■ Collected data ■
********************

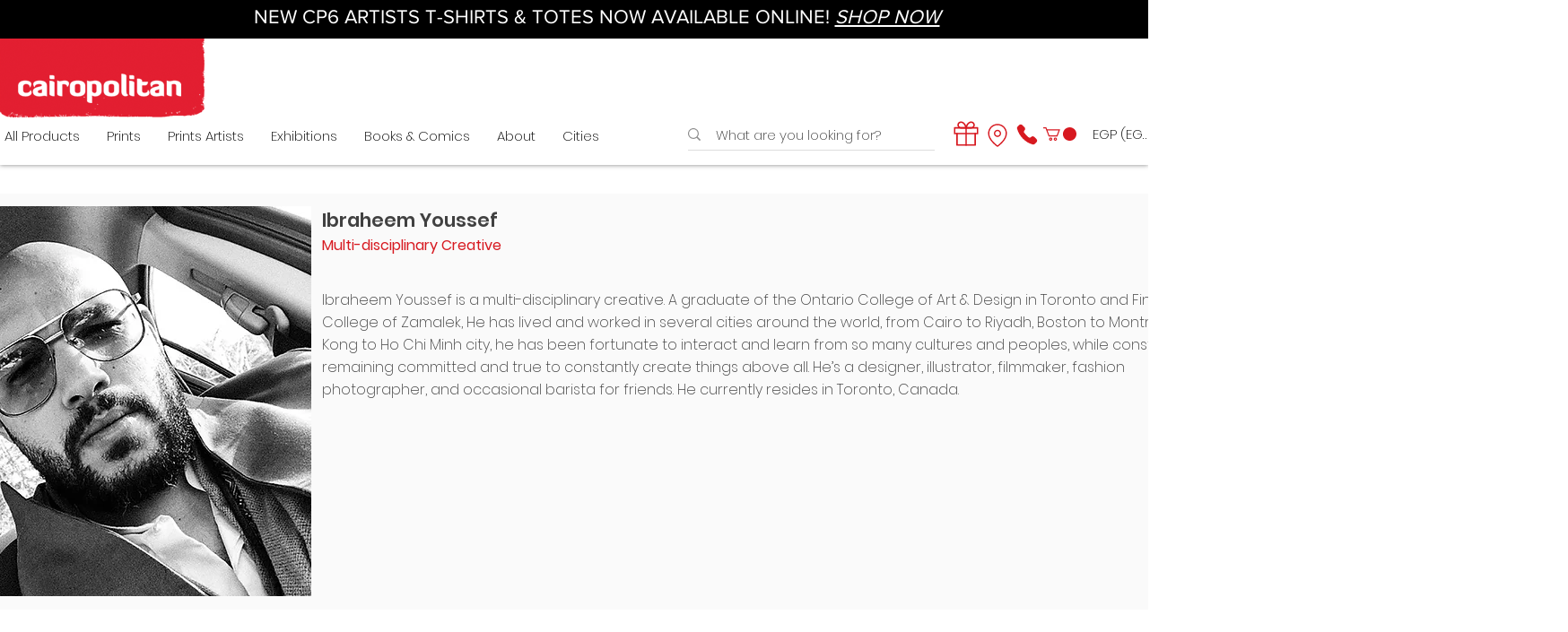

--- FILE ---
content_type: text/html; charset=utf-8
request_url: https://accounts.google.com/o/oauth2/postmessageRelay?parent=https%3A%2F%2Fstatic.parastorage.com&jsh=m%3B%2F_%2Fscs%2Fabc-static%2F_%2Fjs%2Fk%3Dgapi.lb.en.2kN9-TZiXrM.O%2Fd%3D1%2Frs%3DAHpOoo_B4hu0FeWRuWHfxnZ3V0WubwN7Qw%2Fm%3D__features__
body_size: 117
content:
<!DOCTYPE html><html><head><title></title><meta http-equiv="content-type" content="text/html; charset=utf-8"><meta http-equiv="X-UA-Compatible" content="IE=edge"><meta name="viewport" content="width=device-width, initial-scale=1, minimum-scale=1, maximum-scale=1, user-scalable=0"><script src='https://ssl.gstatic.com/accounts/o/2580342461-postmessagerelay.js' nonce="HT8PrraNx-juz2Pg0F0-gw"></script></head><body><script type="text/javascript" src="https://apis.google.com/js/rpc:shindig_random.js?onload=init" nonce="HT8PrraNx-juz2Pg0F0-gw"></script></body></html>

********************

■ Task item ■
Since the pictures are not wanted, set down only the rest of each record, exactly as above.

■ Output of the exercise ■
--- FILE ---
content_type: text/html; charset=utf-8
request_url: https://accounts.google.com/o/oauth2/postmessageRelay?parent=https%3A%2F%2Fstatic.parastorage.com&jsh=m%3B%2F_%2Fscs%2Fabc-static%2F_%2Fjs%2Fk%3Dgapi.lb.en.2kN9-TZiXrM.O%2Fd%3D1%2Frs%3DAHpOoo_B4hu0FeWRuWHfxnZ3V0WubwN7Qw%2Fm%3D__features__
body_size: 117
content:
<!DOCTYPE html><html><head><title></title><meta http-equiv="content-type" content="text/html; charset=utf-8"><meta http-equiv="X-UA-Compatible" content="IE=edge"><meta name="viewport" content="width=device-width, initial-scale=1, minimum-scale=1, maximum-scale=1, user-scalable=0"><script src='https://ssl.gstatic.com/accounts/o/2580342461-postmessagerelay.js' nonce="HT8PrraNx-juz2Pg0F0-gw"></script></head><body><script type="text/javascript" src="https://apis.google.com/js/rpc:shindig_random.js?onload=init" nonce="HT8PrraNx-juz2Pg0F0-gw"></script></body></html>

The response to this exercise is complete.